THE OSR IS OVER
I was instantly attracted to the OSR, it spoke to me. The things that reminded me of what attracted me to the hobby were to the fore. The art was more evocative, amateurish yes, but that unrefined quality helped some real gems to emerge. Myself, included.
I like calls to root intentions. The initial creative sparks & the things that surround them are exhilarating, they cannot be matched.
However, like any relationship, the honeymoon period can’t last forever. You must change your expectations, set goals & constantly communicate to keep these things working. Or else you'll end up as one of those commitmentphobic people with an increasingly shrinking pool of potential suitors & you’re never as young.
The perception of life gets increasingly complicated & it is difficult (if not impossible) to approach things with the direct passion (& ignorance) of the young mind, especially if you aren’t young anymore.
I had inadvertently been part of the birth of the OSR by doing art for Labyrinth Lord. Labyrinth Lord became known as a “retro clone”, but the term OSR was already being used… it might have been common in some circles, but I wasn’t paying attention.
As someone who had been around for so much of early roleplaying history, but had grown apart from it as I tried to grow up myself, I wanted to tap into something that would give me that same feeling of possibility. What I didn’t realize was that what kids find exciting in their time is different for every generation, it could even be different for every individual. I would learn this lesson eventually as a teacher & then as a father, but I never reassessed my intentions toward gaming.
I started to look at the world of gaming when we had kids & my central motivation was to create the things that I loved growing up that weren’t being championed at that point. Primarily, I was utterly bored by the art of the games being released, everything felt so sterile & controlled.
Mild depression was my feeling about most of TSR’s output after 1983 with notable exception of Tony Diterlizzi’s & Brom’s work. I had moved on from these games, but I had really moved on in life.
It took longer for Games Workshop to turn to oatmeal, but by the 2000s, they had succeeded. There is a Games Workshop store within easy walking distance from my house, I’ve been there three times.
My wife has read my writings about roleplaying & she said, “What you’re talking about just sounds like roleplaying.” I was struck by this & have been giving it real thought.
I understand the desire for the real, authentic, for the roots, the back to basics. These are all modalities I’ve championed throughout my life. But there is a difference between a methodology for creation & an ideology to follow.
Things can never go back to that young way of thinking, we grow up & if we don’t, we get distorted & really lose sight of the point. That’s why Ideology is something I actively oppose & it is seeing people using the OSR as an ideology instead of a methodology that really bugs me.
I know that the first few records are usually the best from a band. I like proto Punk & the music up to about 1985 & the stuff afterwards that was influenced by those things, I know that Games Workshop was great until around 1992 & TSR was good until 1983.
However, I also know that time keeps on progressing & if we act like new things don’t have that potential unless they follow some rules, we miss out on the true freedom that creativity needs to produce greatness.
You need that openness to create things that bring life & inspiration to the people, which is the intention, at least for me.

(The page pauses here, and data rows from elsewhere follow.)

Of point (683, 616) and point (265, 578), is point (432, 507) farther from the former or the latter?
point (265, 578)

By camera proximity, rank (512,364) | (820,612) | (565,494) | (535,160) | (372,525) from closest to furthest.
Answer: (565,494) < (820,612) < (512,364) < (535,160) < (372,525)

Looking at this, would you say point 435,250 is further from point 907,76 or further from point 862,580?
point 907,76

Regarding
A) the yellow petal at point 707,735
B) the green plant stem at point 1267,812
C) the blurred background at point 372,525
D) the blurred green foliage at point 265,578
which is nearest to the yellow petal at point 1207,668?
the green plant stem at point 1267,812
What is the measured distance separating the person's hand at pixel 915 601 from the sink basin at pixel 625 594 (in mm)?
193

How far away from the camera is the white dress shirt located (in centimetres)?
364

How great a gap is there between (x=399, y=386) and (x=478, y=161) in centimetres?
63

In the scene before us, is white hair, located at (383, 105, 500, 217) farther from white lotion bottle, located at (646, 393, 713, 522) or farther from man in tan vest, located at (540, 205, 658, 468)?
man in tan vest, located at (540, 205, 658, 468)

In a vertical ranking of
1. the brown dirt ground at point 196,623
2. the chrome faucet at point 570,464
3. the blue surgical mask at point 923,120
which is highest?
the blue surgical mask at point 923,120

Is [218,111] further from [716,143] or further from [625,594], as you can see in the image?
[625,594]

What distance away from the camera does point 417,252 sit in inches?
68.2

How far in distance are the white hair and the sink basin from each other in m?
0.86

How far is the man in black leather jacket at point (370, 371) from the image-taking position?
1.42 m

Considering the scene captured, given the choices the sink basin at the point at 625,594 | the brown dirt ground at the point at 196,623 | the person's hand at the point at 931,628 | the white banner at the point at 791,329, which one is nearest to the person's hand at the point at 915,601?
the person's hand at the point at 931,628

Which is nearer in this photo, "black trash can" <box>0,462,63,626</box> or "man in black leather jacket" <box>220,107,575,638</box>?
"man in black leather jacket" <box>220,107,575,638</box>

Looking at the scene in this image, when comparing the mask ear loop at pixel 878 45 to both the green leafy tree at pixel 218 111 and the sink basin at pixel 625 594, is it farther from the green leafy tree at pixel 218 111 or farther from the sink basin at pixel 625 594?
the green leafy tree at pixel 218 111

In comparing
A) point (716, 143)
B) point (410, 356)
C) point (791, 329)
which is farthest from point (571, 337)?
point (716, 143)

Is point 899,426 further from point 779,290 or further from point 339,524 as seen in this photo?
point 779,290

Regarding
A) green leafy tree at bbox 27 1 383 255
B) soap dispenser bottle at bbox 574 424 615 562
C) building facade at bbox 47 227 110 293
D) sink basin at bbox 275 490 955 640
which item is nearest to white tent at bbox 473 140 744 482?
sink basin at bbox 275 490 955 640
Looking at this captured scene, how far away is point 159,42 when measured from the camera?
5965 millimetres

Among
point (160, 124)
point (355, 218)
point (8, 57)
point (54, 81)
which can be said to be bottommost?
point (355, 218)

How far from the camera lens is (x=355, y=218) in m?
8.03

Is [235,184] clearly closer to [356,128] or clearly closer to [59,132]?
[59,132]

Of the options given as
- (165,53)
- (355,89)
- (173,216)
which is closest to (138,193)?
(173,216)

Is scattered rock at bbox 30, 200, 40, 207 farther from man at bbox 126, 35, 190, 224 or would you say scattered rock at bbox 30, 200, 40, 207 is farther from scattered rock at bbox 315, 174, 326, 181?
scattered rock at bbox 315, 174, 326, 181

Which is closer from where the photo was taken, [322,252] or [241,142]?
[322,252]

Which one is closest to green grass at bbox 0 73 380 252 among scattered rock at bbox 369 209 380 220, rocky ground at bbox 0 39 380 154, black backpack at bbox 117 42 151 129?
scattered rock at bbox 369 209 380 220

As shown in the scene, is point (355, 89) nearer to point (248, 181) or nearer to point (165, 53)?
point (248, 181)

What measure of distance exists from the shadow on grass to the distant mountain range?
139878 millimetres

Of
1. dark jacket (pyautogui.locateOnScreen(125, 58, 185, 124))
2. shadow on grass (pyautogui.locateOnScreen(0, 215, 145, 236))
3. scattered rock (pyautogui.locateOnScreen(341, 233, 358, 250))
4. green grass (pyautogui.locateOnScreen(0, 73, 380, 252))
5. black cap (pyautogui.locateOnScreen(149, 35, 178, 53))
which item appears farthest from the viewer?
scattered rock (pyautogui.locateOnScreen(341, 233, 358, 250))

The rigidity of rules following is not why I got into this. Those kinds of rigid, rules lawyering, punishing game masters & players were quickly dispelled from any group we had & I avoided their groups like the plague.
Back when we used to publish PORK magazine, I had to look at myself hard & decide to change my attitude about new music. I still loved the classics, but I had to open my heart to all the new stuff that was being made & as I did that, I was very pleased to see the amount of good music being produced while we published.
I’ve only recently done the same with gaming, having started to play Magic, the Gathering with my family (I’ve got Sauron & Black Waltz commander decks in case you’re wondering). This has only been for a few months, so this is a very new revelation to me.
As I’ve become more emotionally straightened out (through therapy, mindfulness, meditation & sobriety) I have been much less reactive & more true to my core.
This staying true to my core isn’t adherence to a set of external rules, it comes from an understanding of myself that only emerges from a lot of introspection & not being afraid to dig deep & ask myself hard questions or try & answer the questions of others.
Because of this, I’m not the Warmachine that people got used to, but I am the man who died & came back & has to work with this new reality if I want to advance at all.
I intensely felt like Rip Van Winkle when I got out of the hospital after having the stroke. I hated that feeling.
To dispel that feeling of being old & out of touch, I had to open my mind to the new reality. In this, while what I come from can easily be categorized as OSR, it’s more, it’s Roleplaying.